If $P_n=\alpha^n+\beta^n\;, \alpha+\beta=1, \;\alpha \cdot \beta=-1,\;P_{n-1}=11,\; P_{n+1}=29$, $\alpha$ and $\beta$ are real numbers. Find $(P_n)^2,\;$ where $n\in \mathbb N$
My Approach:
Method $1$ :
$P_{n-1}\cdot P_{n+1}=11\cdot 29 \implies\; (\alpha^{n-1}+\beta^{n-1})\cdot (\alpha^{n+1}+\beta^{n+1})=\alpha^{2n}+\beta^{2n}+(\alpha \beta)^{n-1}\cdot(\alpha^2+\beta^2)$
$\implies \; 319=P_{2n}+3 (-1)^{n-1}$
$\implies\;P_{2n}=319-3(-1)^{n-1} \implies P_{2n}=319+3(-1)^n$
Now
$(P_{n})^2=(\alpha^n+\beta^n)^2=\alpha^{2n}+\beta^{2n}+2(\alpha \beta)^n\;\implies\;(P_{n})^2=P_{2n}+2(-1)^n$
$\implies \; (P_{n})^2=319+5(-1)^n$
$\implies (P_n)^2=324\;$ If $n$ is even and $(P_n)^2=314\;$ if $n$ is odd.

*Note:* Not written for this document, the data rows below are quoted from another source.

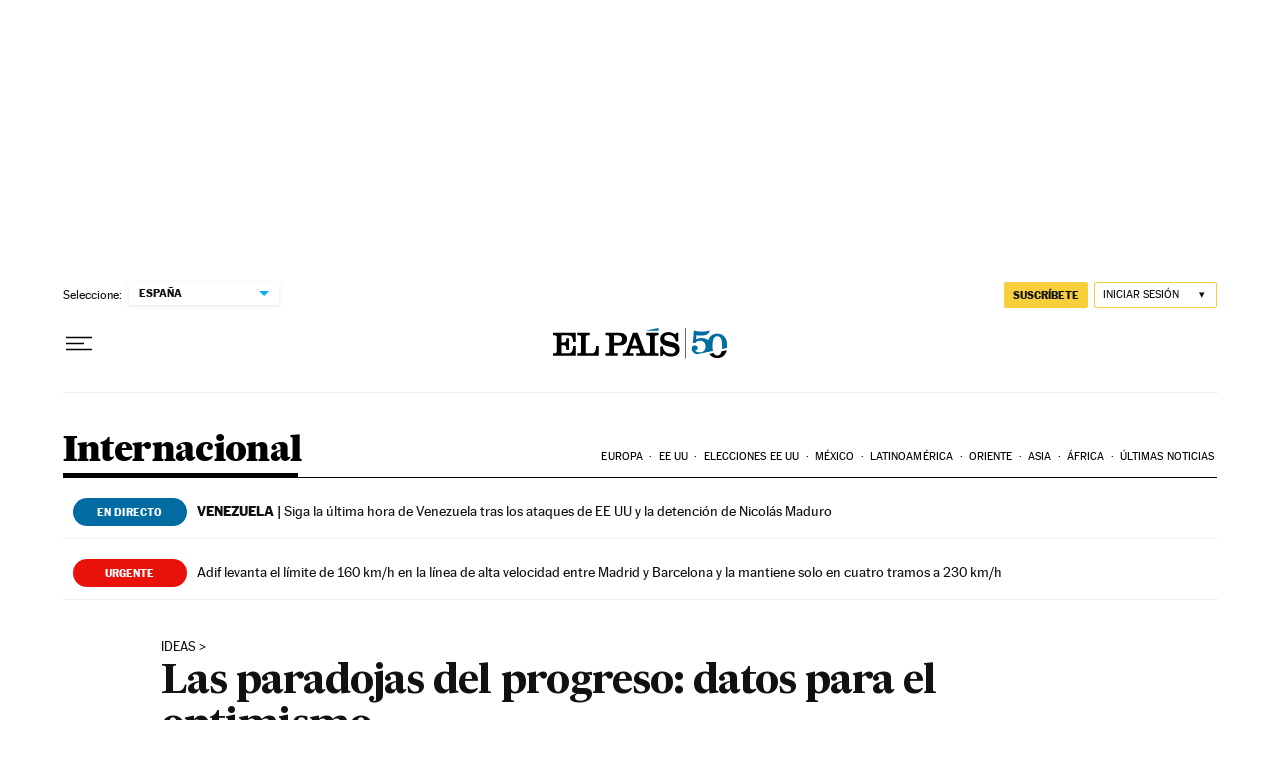

--- FILE ---
content_type: application/javascript; charset=utf-8
request_url: https://fundingchoicesmessages.google.com/f/AGSKWxXnz6W7uOj7pPutYoyyOGzmmoGhSuC2YSeErk4j3VdDOJjZ65po6L4fJ9neGYdJl9dWSsWnOaaQ6Zzz8q-tItnCUFBZ1iBVCY6kvVa6lmMvGGvLfhaZLz-0iODm5eTTEMF5Pi6ucjim9nezd3YP6kN60OYEe5l5FlOE84RlCZE42P0tahK6hFy-IUIh/__externalad./adcore_/ads?zone=/msgads./imlive300_
body_size: -1292
content:
window['328aa6a9-0aaa-470f-ac7d-fe7c1e6c0910'] = true;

But given answer is $324$ only.
Method $2$:
Form a quadratic equation with sum of roots and product of roots is given
$\alpha^2-\alpha-1=0\quad$ and $\quad\beta^2-\beta-1=0$
$\implies \;\alpha^{n+1}=\alpha^n+\alpha^{n-1}\cdots(1)\quad$ and $\quad \beta^{n+1}=\beta^{n}+\beta^{n-1}\cdots (2)$
Now add both equation $(1)+(2)$
$\implies$ $P_{n+1}=P_{n}+P_{n-1} \; \implies \; P_{n}=18$
$\implies \; (P_n)^2=324$.
My doubt: What is wrong with my method $1$ ?
Since $P_n = \alpha^n + \beta^n $, then $P_n$ satisfies the difference equation
$ (E - \alpha)(E - \beta) P_n = 0 $
where $E$ is the advance operator, i.e. $E\left(P_n\right) = P_{n+1}$
Hence, multiplying the operators, we get the difference equation
$P_{n+2} - (\alpha + \beta) P_{n+1} + \alpha \beta P_{n} = 0 $
Substituting the given values of $(\alpha + \beta)$ and $\alpha \beta$,
$P_{n+2} - P_{n+1} - P_{n} = 0 $
That is,
$P_{n+2} = P_{n+1} + P_n$
Now
$P_1 = \alpha + \beta = 1 $
$P_2 = \alpha^2 + \beta^2 = (\alpha+\beta)^2 - 2 \alpha \beta = 3 $
Therefore, the sequence $\{P_n\}$ is as follows:
$1, 3, 4, 7, 11, 18, 29, 47, ... $
We already see our terms $11$ and $29$ , hence the one between them is $ 18 $, whose square is $324$